Supplied text »
Development of America’s Energy Infrastructure Projects Must Continue

Real Clear Energy recently published an opinion column by GAIN spokesman Craig Stevens on the importance of continuing energy infrastructure development amid the COVID-19 pandemic. Much of the energy sector, including power generation, fuel supply, and transmission have been deemed essential – and for good reason. As Stevens writes:

Energy infrastructure is responsible for safely transporting resources to homes and businesses throughout the country. And with tens of millions of Americans sheltering at home, we need to ensure a safe infrastructure system is in place. Families need to power and heat their homes and cook their meals, while grocery stores, hospitals, and pharmacies require reliable energy resources to continue providing critical services.

Stevens highlights that pipelines are the safest, most efficient, and most environmentally conscious method of transporting the natural gas and oil that American consumers use each and every day. Energy infrastructure development, in addition to ensuring reliable energy access for consumers, also supports thousands of high-skilled jobs and provides millions in tax revenue to state and local governments:

Continuing work on critical pipeline infrastructure projects will also help thousands of Americans keep their jobs during a time of economic uncertainty. Projects in energy infrastructure require highly skilled laborers whose work is vital to construction. According to the 2020 U.S. Energy & Employment Report, the energy sector employs nearly 7 million Americans.  If governments were to cancel or limit construction on energy infrastructure, these hard working individuals would be adding to the mounting numbers filing for unemployment. Unlike those in other industries, they are unable to do their jobs working remotely from their living rooms. As long as companies are following public health protocols such as social distancing, it seems prudent to keep more Americans earning a paycheck.

What you will do »
Name every kind of business or facility that the article on energy infrastructure says requires reliable energy resources to continue providing critical services.

(Spatial grounding data)
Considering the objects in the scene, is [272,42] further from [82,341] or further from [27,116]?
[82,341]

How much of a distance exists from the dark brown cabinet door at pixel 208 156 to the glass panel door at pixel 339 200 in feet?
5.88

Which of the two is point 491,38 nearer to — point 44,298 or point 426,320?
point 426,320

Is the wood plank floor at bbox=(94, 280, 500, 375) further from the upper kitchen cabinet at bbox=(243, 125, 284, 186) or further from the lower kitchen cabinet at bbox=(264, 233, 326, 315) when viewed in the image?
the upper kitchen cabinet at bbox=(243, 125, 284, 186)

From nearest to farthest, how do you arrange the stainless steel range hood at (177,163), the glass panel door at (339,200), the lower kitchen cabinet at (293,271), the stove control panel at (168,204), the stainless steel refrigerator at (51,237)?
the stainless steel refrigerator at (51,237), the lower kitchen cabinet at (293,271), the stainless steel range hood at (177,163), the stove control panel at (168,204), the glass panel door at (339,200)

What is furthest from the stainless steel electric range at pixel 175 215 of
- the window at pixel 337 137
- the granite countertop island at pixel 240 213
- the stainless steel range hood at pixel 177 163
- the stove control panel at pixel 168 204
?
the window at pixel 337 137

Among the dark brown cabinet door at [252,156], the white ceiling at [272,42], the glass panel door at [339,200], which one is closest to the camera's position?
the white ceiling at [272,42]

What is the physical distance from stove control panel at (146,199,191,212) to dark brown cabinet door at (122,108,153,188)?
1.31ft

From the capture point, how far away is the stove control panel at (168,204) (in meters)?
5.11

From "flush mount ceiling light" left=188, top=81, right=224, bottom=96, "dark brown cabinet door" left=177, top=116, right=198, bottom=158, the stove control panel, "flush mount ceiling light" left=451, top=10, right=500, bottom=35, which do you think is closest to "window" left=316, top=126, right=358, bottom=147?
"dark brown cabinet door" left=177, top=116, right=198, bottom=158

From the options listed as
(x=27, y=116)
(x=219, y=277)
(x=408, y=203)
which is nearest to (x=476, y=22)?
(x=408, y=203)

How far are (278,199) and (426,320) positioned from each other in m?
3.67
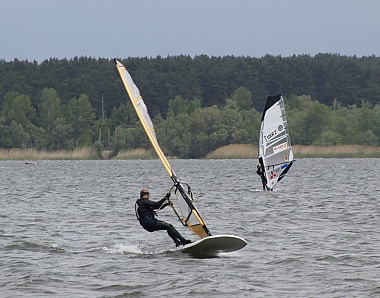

The answer »
Grocery stores, hospitals, and pharmacies.